Guidelines for STEMI, ADA recommendations for blood pressure in diabetics, and more.


Guideline issued on management of ST-elevation myocardial infarction

The American College of Cardiology Foundation (ACCF) and the American Heart Association (AHA) Task Force on Practice Guidelines recently released its 2013 guideline on managing ST- elevation myocardial infarction (STEMI).

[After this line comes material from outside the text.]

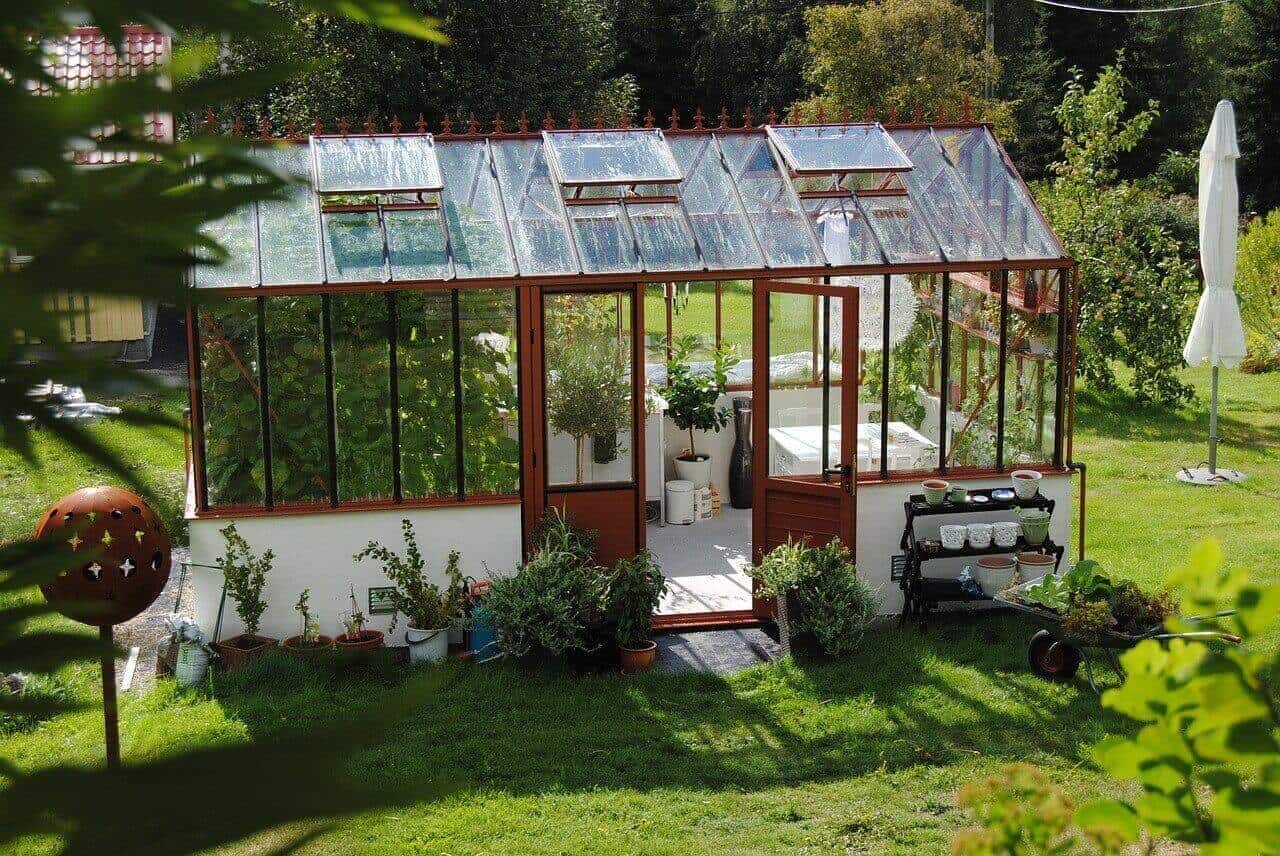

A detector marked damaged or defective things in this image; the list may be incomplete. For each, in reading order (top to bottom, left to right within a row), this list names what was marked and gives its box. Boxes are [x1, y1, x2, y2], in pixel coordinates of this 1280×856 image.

rusty sphere garden ornament [34, 483, 171, 624]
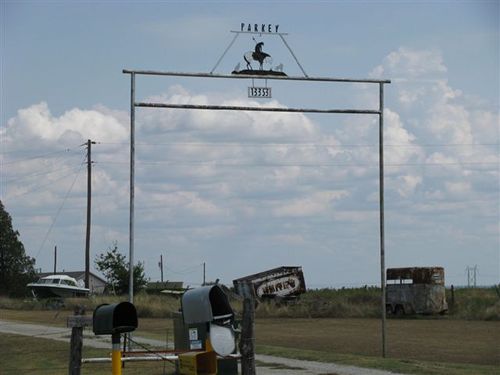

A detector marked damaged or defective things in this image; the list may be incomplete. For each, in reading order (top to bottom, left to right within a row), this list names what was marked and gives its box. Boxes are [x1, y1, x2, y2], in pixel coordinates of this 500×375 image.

rusted metal sign [232, 266, 306, 302]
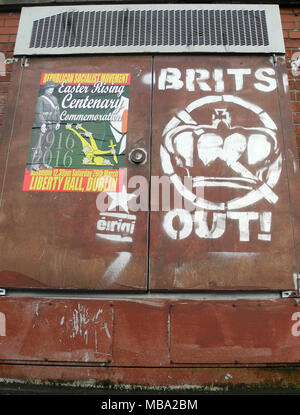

The 2013 guideline reflects research published through August 2012 and focuses on STEMI management. It offers recommendations in the following major categories:

  • onset of myocardial infarction,
  • reperfusion at a hospital capable of performing percutaneous coronary intervention (PCI),
  • reperfusion at a hospital not capable of performing PCI,
  • delayed invasive management,
  • coronary artery bypass graft (CABG) surgery,
  • routine medical therapy (e.g., beta-blockers, renin-angiotensin-aldosterone system inhibitors, and lipid management), and
  • complications after STEMI (e.g., cardiogenic shock).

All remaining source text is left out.